Ama bu olayın ardından, il, ilçe örgütünü görevden almak yerine, bütün organizasyonu ve bu organizasyona hayat veren ideolojik zemini elden geçirmek daha doğru bir tutum olurdu.

Birilerinin düğmeye basması gerekmiyor ki

KOMPLO teorilerini çok seven bir toplum olduğumuz için, Antalya’daki fotoğrafları ve haber filmlerini izlerken hepimizin aklına aynı şey geldi: Birileri düğmeye mi bastı? Yine 12 Eylül öncesine mi döneceğiz? Bunun ardında askeri darbe tezgáhlayanlar mı var?

Kuşkusuz, bu tür bir provokasyonun yapılmasının ardında böyle niyetler olabilir.

"Paranoyak olman, takip edilmediğin anlamına gelmez", bunu unutmayalım.

Ancak öte yandan bu türden her olayı bir karanlık odağın "provokasyonu" olarak görmek de pek doğru değil.

Pek doğru değil, çünkü bu tür olayları meydana getiren zemini yok edebilmek demokratik sistemin oyuncularının elinde.

Eğer bu yukarıdaki cümleye inanmıyorsanız, zaten yapabileceğiniz bir şey de yok demektir.

O zaman koltuğunuzda rahatça oturup, olacakları beklemeye başlayın.

Birileri, bir yerlerde bir düğmeye bastı diye bu tür olayların olduğuna inananlar, toplumların kendi iç dinamiklerini ihmal ediyorlar.

Bizim ülkemizde de böyle bir "iç dinamik" var ne yazık ki. Antalya’daki olay sadece "bir avuç MHP sempatizanının işi" değil.
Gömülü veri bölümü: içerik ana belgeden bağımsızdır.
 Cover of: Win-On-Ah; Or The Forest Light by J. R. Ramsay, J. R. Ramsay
Olayın bir tarafı daha var ve o tarafta yer alan ile bu tarafta yer alanın bulundukları yeri seçmiş olmaları bir bilinçli kararın eseri değil. Bir çocuğun Fenerbahçeli, ya da Galatasaraylı olması gibi bir durum bu!
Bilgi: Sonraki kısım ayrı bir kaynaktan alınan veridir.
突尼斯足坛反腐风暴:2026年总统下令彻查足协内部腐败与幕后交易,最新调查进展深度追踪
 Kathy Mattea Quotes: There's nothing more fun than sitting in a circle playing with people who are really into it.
Toplumsal kökenleri, ideolojik altyapıları, kültürsüzlükleri, ezberlenmiş doğmalara inançları ve görgüsüzlükleri ile aynı insanlar.

Demokratik tartışma kültüründen nasibini almamış, bundan otuz sene öncesinin kavramlarıyla konuşup, karşı düşüncede olan herkesi "vatan haini" olarak gören insanların çocukları bunlar.
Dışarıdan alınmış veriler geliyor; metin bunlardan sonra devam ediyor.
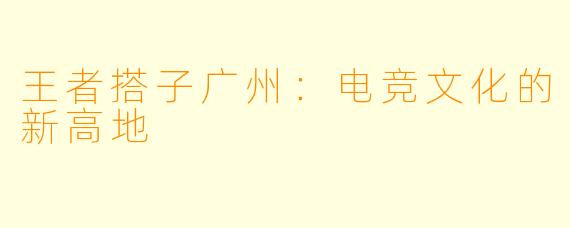 王者搭子广州:电竞文化的新高地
Hep olduğu gibi armut dibine düşüyor ve bu insanları bir kavganın içine çekmek için birilerinin bir yerlerdeki düğmelere basması gerekmiyor.

Açık teşekkür

ERCAN Saatçi’nin isteğiyle, seçtiğim şarkılardan oluşan bir CD yapacağımı yazmış ve sizlerden de "yardım" istemiştim.

Dün sabah itibariyle sizlerden bu konuyla ilgili olarak gelen e-postaların sayısı beş yüzü geçmişti.

Unuttuğum birçok şarkıyı da bu vesileyle hatırladım. Uzun süredir görmediğim arkadaşlarımdan ve hatta kızımın lise arkadaşlarından bile bu sayede haber alabildim.

Sydney’den Chichago’ya; Almati’den Hamburg’a kadar geniş bir coğrafyadaki Türklerden şarkı listeleri aldım.

Ortaya çıkıyor ki benim yaşlarımdaki erkek-kadın herkes aynı şarkılarla sevinmiş; aynı şarkılarla üzülmüş.

"Böyle lüzumsuz işlerle bu köşeyi işgal ettiğim için utanmam gerektiğini" söyleyen okuyucularım da oldu tabii.

Herkese bu ilgi nedeniyle teşekkür ediyorum. Tek tek yanıt yazarak teşekkür etmek isterdim ama o kadar çok mektup var ki.

Gelişmeleri sizlerle paylaşmaya devam edeceğim.